Necesitamos generar dólares genuinos – José María Fanelli

José María Fanelli, economista

Todo pronóstico está sujeto a que no haya un shock externo a partir de una modificación de la tasa de interés. La aplicación del programa actual está estabilizando la economía y, si el Gobierno logra pasar con tranquilidad el último trimestre de 2018, las perspectivas para 2019 serán mejores.

El Gobierno actúa con los condicionantes del acuerdo con el FMI que implican una política fiscal fija y una política monetaria restringida. Es una política muy restrictiva. Con buen criterio busca expandir los instrumentos de política económica que tiene respetando lo que firmó con el organismo, por ejemplo colocando encajes más altos a los bancos dirigidos a las entradas de capital para evitar que se aprecie el tipo de cambio. Son medidas positivas pero la situación es complicada y no se puede ser optimista.

La inflación no plantea riesgos porque se detuvo la crisis cambiaria y el año que viene va a ser bastante distinto a este, no tanto por el nivel de actividad pero sí en el sector externo. A no ser que se registre otro efecto climático, se está esperando una cosecha récord que va a aportar muchos dólares. Y la recesión, además, genera dólares porque caen las importaciones. Todo eso va a reflejarse en una mejora en la restricción externa.

Soy más pesimista en la capacidad para lograr cumplir con la meta de superávit primario cero. Todo gobierno que enfrenta un proceso electoral está débil para decir que no. Es un clásico de la teoría económica. El Gobierno tiene un programa con el FMI que lo obliga a decir que no. Si tiene poca presión será más fácil cumplirlo pero si tiene mucha presión le va a costar el doble. Si los mercados observan debilidad política, sube el riesgo país. Los economistas lo llaman ‘equilibrio del filo de la navaja’: te podes ir para un lado o para el otro. Un mérito del Gobierno es haber parado la crisis, un segundo paso es dar más aire al sector externo. El tercer paso, que es cumplir con el objetivo fiscal, es el que está en veremos.

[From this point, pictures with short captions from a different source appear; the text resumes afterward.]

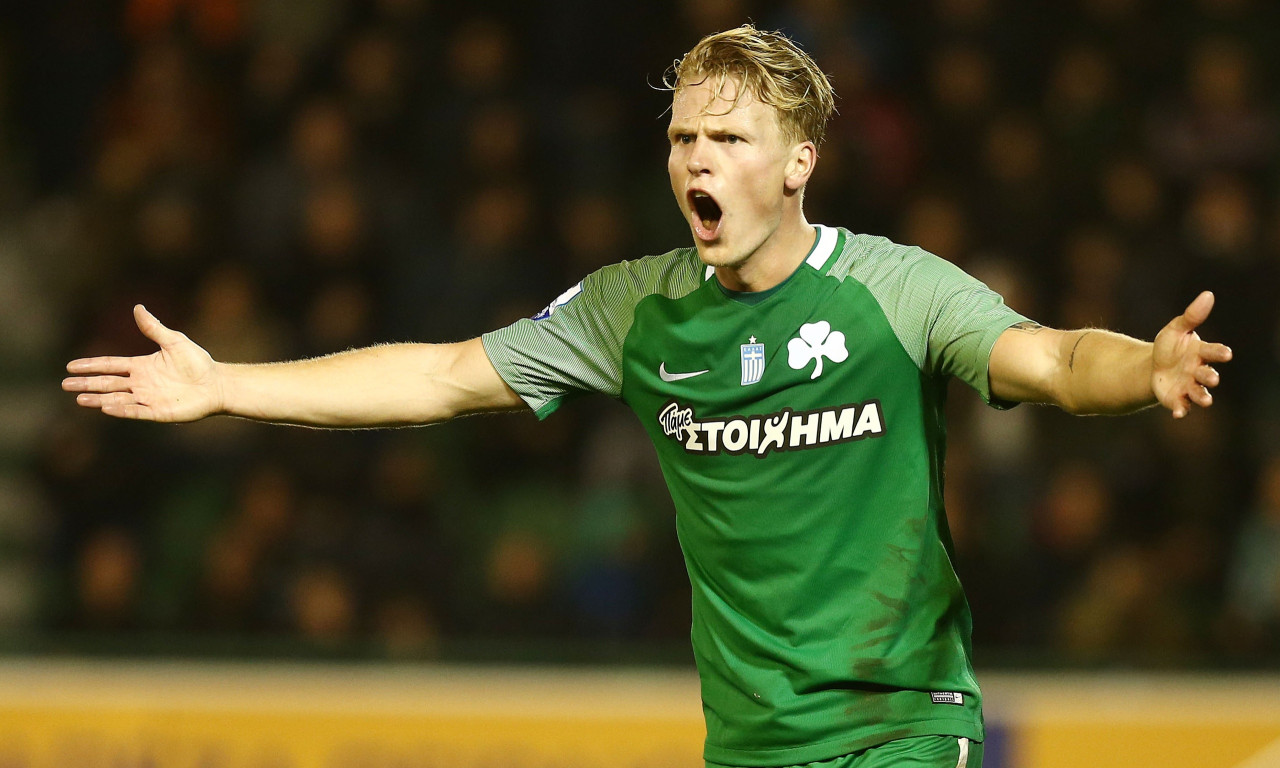 Παναθηναϊκός: Επίσημα «τέλος» ο Χίλιεμαρκ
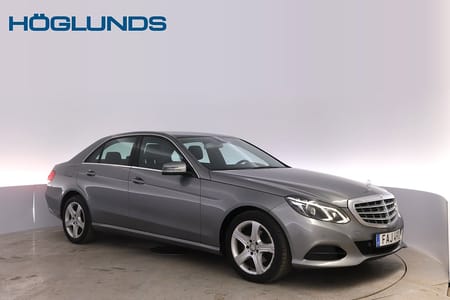 Mercedes-Benz E 220 CDI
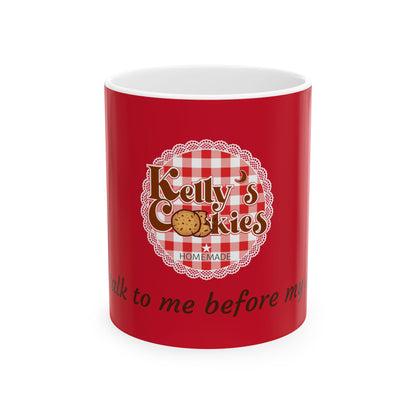 Mug Kelly's Cookies
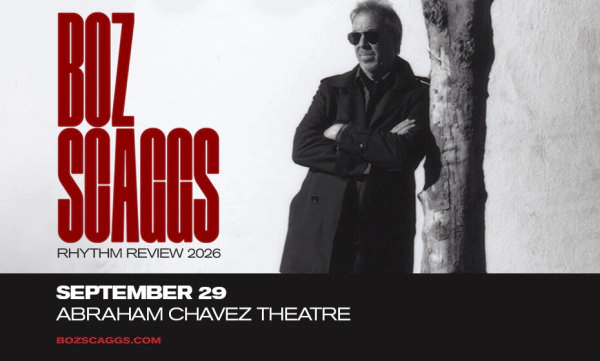BOZ SCAGGS
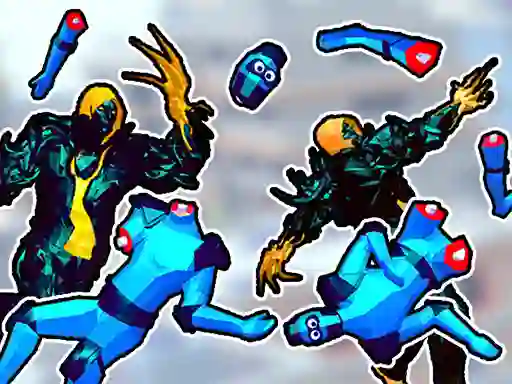 Hra Hero 4 Slice Enemies online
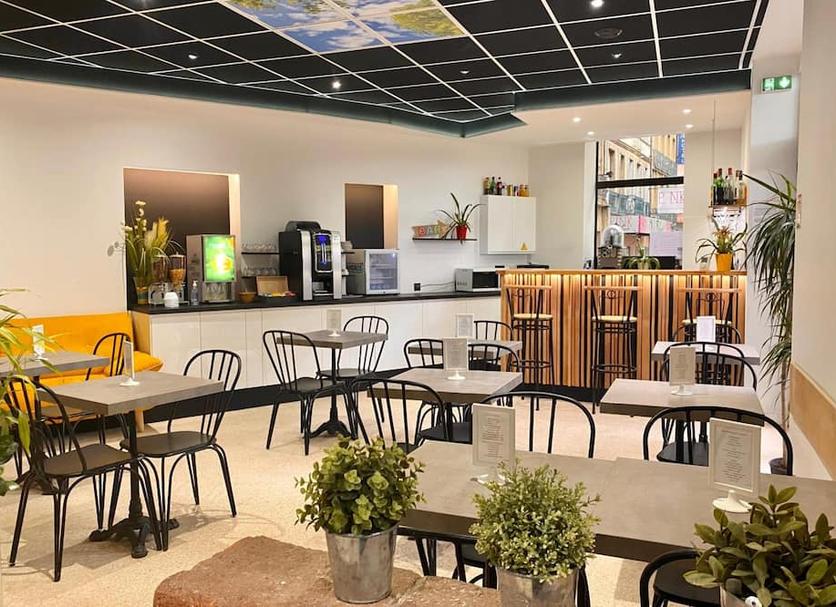 Restaurant Billede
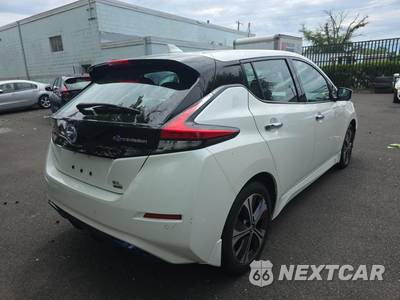 2020 Nissan LEAF SL PLUS - zdjęcie 4 z 25 - miniatura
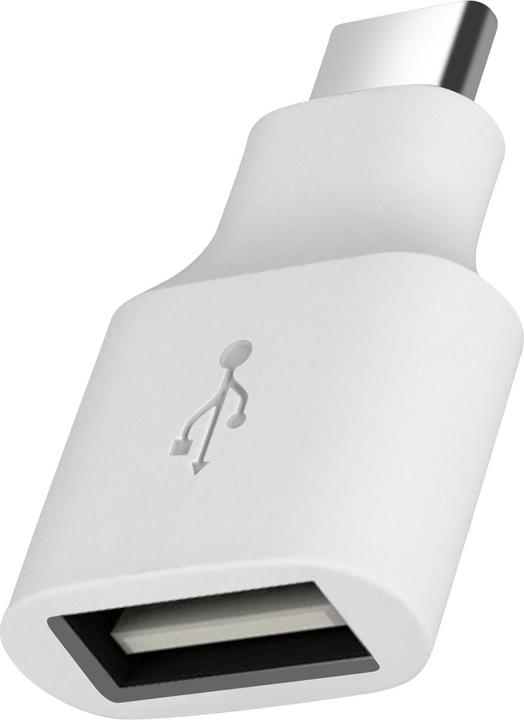 Actual product image Google USB socket to USB-C plug OTG adapter (USB, USB Type C)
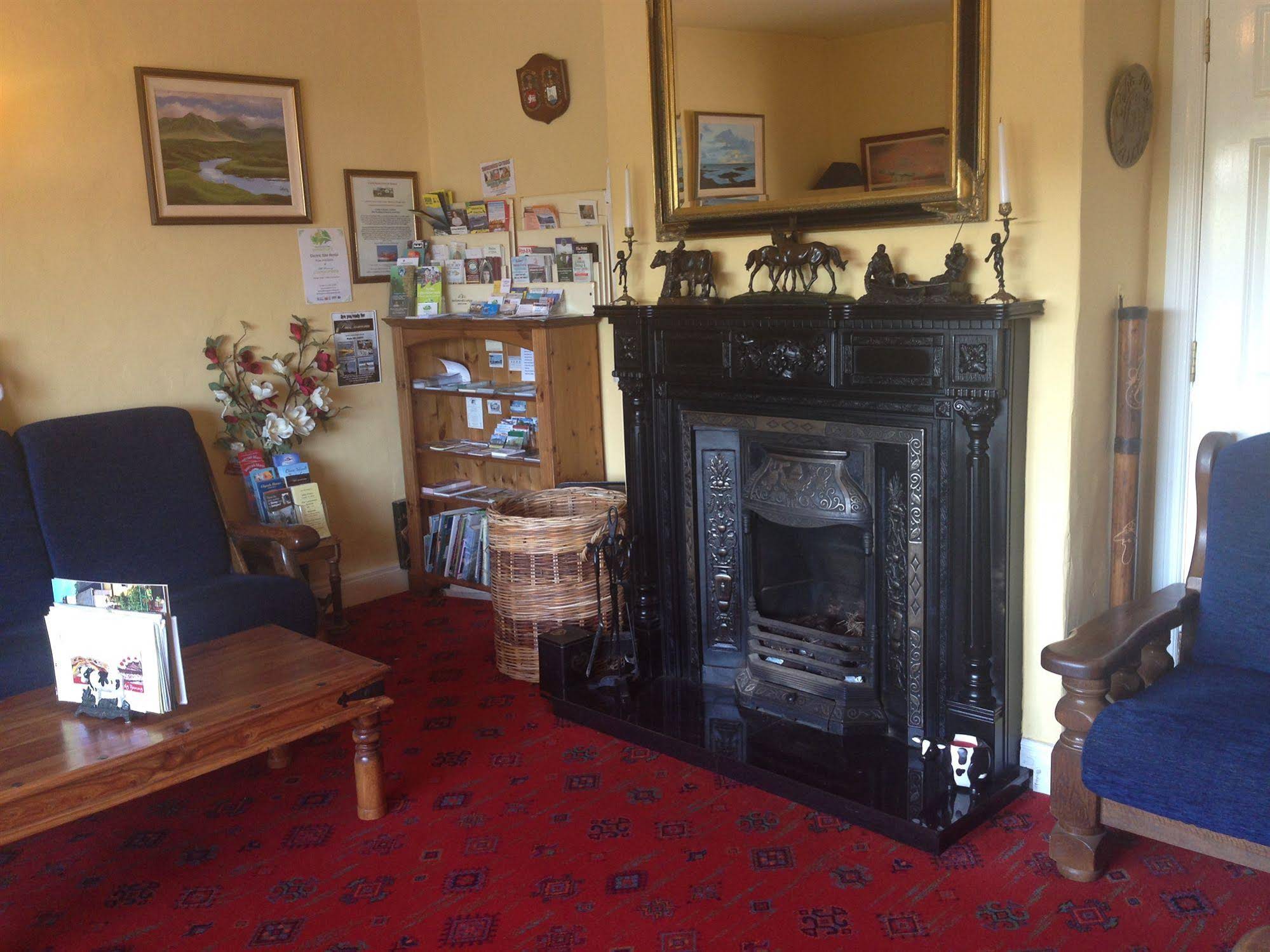 Buttermilk Lodge Guesthouse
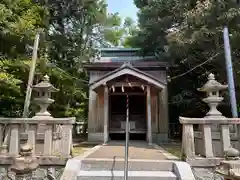 白鬚神社(福井県)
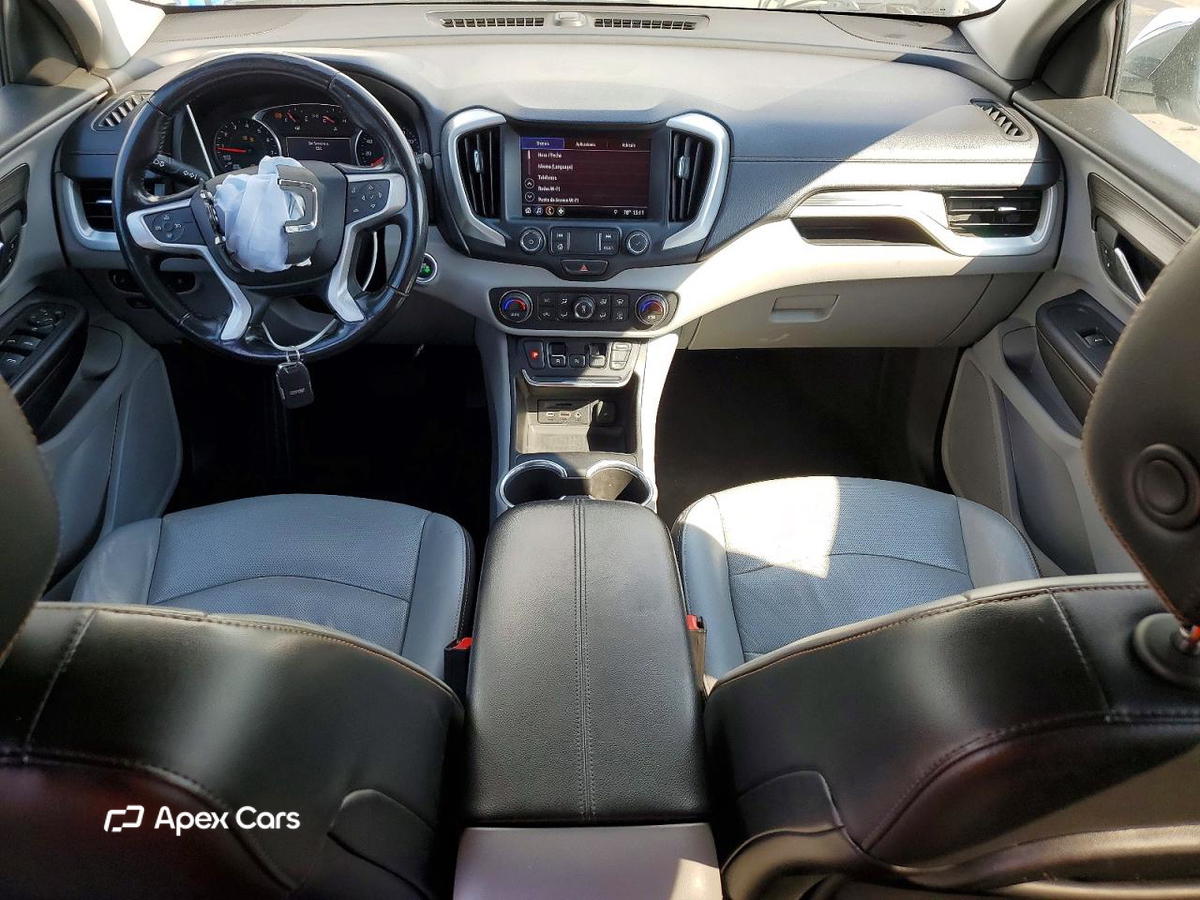 GMC Terrain 2019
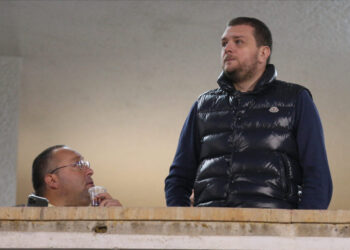 Vazura: Ne smemo da se sakrivamo iza uspeha – Partizan je favorit za titulu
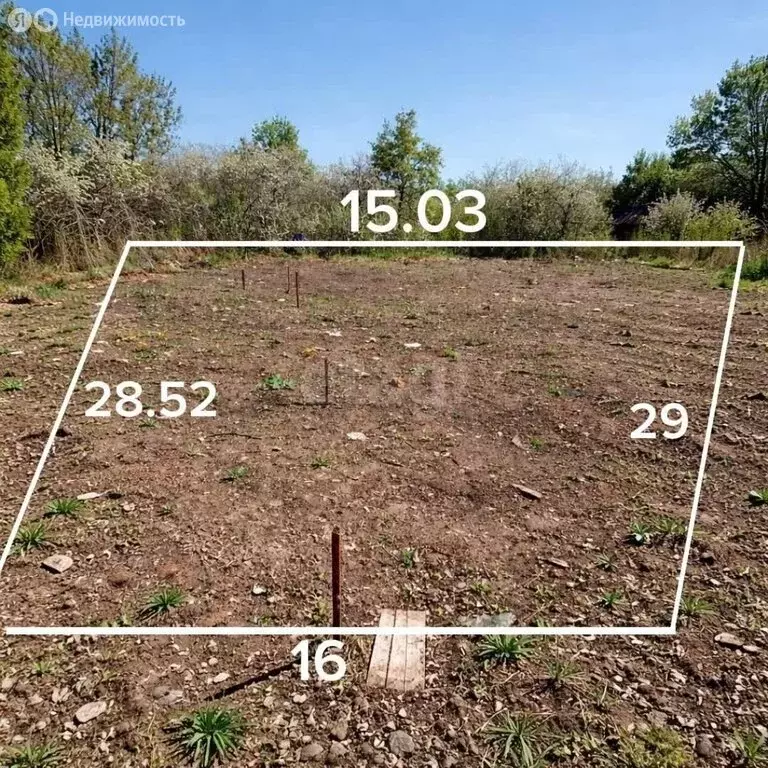 Участок в Стерлитамак, СНТ Опытник (4.42 м) - Фото 1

No hay una situación insostenible. Se hace insostenible por la falta de consensos básicos en la política. Es mentira que esos consensos no están pero también es falso que están. Por eso hay incertidumbre. Hace falta un acuerdo político, que no necesariamente tiene que ser explícito. Nadie dijo que el presupuesto es una maravilla pero salió por un acuerdo implícito de gobernabilidad. La oposición puede tener dos estrategias: la primera es “cuanto peor, mejor” y la segunda, que es la más racional, dice “goberná, pagá los costos del ajuste y yo tengo más chances de ganar la elección”. Si logramos dar ese paso, no importa quién gane, nos va a ir mejor. La deuda de la Argentina no es insostenible, hay problemas de liquidez. Tiene un perfil de vencimientos muy malo. La política puede ayudar a mejorarlo porque se puede colocar deuda a más largo plazo. Si siendo sostenible la política no ayuda nadie te quiere prestar y ahí hay un problema.

Desde 2012 estamos en un proceso de stop and go. Hay que salir de esa dinámica con una economía diferente. La única forma es exportar más e invertir más, con un tipo de cambio real más alto y con un ajuste fiscal mayor para dejar lugar al sector privado. Tenemos procesos de crecimiento basados en el consumo y con poca inversión. Cuando se acaban las divisas se para el proceso. Cristina liquidó las reservas y Macri se endeudó. Ahora lo que necesitamos es generar dólares genuinos. Con precios relativos correctos tenemos la posibilidad.